A Primeira Turma do Supremo Tribunal Federal (STF) negou reconhecimento de repercussão geral em uma ação que questiona a cobrança de taxa de permissão dos boxes do Mercado Público de Florianópolis.

Para o ministro Luiz Fux, autor da decisão objeto de agravo interno junto à Primeira Turma, da qual faz parte, a empresa que impetrou o recurso não demonstrou presentes “questões relevantes do ponto de vista econômico, político, social ou jurídico” que pudessem reconhecer a repercussão geral.

No recurso, o representante legal da empresa defende que o julgado deve ter a repercussão geral reconhecida porque trata de tributo cobrado de todos os boxes do Mercado, que, segundo assegura, repassam o valor para os clientes. Ou seja, forma-se um “efeito cascata” que afeta a coletividade.
Registrou a empresa no recurso:

“Com efeito, a taxa de permissão objeto da presente ação é cobrada não apenas do ora agravante, mas de todos os comerciantes e prestadores de serviços do Mercado Público de Florianópolis, e, eventualmente, de ocupantes de outros imóveis do agravado, impactando seus custos, os quais certamente são repassados para seus clientes. Assim, resta evidente que a questão em análise ultrapassa o mero interesse subjetivo do agravante, sendo certo que se trata de questão relevante, ao menos, dos pontos de vista econômico e social, repercutindo não somente sobre os ocupantes de boxes do Mercado Público, mas sobre toda a coletividade que lá adquire bens ou serviços.”
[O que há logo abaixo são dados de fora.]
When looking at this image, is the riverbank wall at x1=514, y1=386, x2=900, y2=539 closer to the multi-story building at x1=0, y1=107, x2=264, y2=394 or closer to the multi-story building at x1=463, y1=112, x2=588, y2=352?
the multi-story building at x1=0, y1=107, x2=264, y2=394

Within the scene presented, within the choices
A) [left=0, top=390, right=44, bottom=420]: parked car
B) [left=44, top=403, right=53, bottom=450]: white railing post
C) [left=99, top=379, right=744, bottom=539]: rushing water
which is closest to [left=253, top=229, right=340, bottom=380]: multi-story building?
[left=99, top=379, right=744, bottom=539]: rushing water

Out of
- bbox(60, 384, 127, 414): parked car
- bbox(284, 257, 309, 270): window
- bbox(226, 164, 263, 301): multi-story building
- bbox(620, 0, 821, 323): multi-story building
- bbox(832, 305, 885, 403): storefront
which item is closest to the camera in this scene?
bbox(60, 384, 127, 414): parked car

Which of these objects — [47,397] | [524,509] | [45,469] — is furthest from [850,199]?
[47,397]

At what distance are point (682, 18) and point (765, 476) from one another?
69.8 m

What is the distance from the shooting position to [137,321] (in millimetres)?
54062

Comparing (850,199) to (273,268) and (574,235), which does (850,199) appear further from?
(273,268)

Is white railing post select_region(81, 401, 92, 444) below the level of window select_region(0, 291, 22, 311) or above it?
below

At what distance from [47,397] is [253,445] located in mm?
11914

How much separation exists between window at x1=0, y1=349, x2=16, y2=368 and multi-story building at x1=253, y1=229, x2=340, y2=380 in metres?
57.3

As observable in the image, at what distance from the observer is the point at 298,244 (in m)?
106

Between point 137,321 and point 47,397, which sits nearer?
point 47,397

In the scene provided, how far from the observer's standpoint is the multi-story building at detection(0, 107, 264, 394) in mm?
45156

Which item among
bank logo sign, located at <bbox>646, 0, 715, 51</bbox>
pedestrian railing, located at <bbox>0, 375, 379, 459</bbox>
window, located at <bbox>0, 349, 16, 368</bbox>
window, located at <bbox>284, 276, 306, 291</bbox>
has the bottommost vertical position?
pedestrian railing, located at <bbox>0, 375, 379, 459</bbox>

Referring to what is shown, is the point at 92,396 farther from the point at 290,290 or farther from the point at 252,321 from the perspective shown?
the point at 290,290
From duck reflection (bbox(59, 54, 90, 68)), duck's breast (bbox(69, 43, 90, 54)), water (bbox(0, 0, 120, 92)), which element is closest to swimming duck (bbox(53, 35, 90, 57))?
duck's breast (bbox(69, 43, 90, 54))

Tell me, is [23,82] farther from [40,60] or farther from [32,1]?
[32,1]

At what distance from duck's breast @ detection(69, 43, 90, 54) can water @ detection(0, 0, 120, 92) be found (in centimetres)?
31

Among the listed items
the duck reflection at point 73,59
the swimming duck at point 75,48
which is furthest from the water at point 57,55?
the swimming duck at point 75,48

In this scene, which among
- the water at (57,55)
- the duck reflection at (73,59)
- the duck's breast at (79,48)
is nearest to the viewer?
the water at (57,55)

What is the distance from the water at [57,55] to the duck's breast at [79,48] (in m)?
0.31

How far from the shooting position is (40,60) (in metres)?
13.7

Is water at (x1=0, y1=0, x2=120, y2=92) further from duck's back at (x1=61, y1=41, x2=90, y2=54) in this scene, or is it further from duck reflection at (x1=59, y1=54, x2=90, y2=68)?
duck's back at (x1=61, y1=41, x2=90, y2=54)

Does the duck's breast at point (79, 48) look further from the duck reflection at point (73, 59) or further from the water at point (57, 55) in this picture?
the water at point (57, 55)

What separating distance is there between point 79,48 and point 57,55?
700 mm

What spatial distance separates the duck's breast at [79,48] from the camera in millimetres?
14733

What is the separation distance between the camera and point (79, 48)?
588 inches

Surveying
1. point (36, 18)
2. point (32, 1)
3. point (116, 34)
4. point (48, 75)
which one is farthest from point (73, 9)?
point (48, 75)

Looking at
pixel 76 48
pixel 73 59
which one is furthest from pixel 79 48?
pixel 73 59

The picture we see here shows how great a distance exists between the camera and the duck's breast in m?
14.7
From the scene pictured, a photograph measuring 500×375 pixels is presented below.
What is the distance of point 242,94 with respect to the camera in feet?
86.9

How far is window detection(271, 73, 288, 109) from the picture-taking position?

Para o ministro Fux, porém, o entendimento foi outro:
“Em que pesem os argumentos expendidos no agravo, resta evidenciado das razões recursais que a parte agravante não trouxe nenhum argumento capaz de infirmar a decisão hostilizada, razão pela qual deve ela ser mantida, por seus próprios fundamentos. Com efeito, a repercussão geral, como requisito constitucional de admissibilidade do recurso extraordinário, demanda que o recorrente demonstre, fundamentadamente, que a indignação extrema encarta questões relevantes do ponto de vista econômico, político, social ou jurídico que ultrapassem os interesses subjetivos da causa”, destacou.

No caso concreto, apontou o ministro, “a parte recorrente (empresa dona do box no Mercado) não se desonerou de demonstrar a existência de questões relevantes do ponto de vista econômico, político, social ou jurídico que ultrapassem os interesses subjetivos da causa, ao asseverar apenas e tão somente o seguinte: ‘Mostra a Recorrente a existência de questão relevante do ponto de vista econômico, político, social e jurídico, na medida que a presente demanda atinge não apenas os interesses subjetivos dos demandantes, e sim atinge toda sociedade que indiscutivelmente será atingida com a diminuição/majoração dos valores aqui discutidos’”.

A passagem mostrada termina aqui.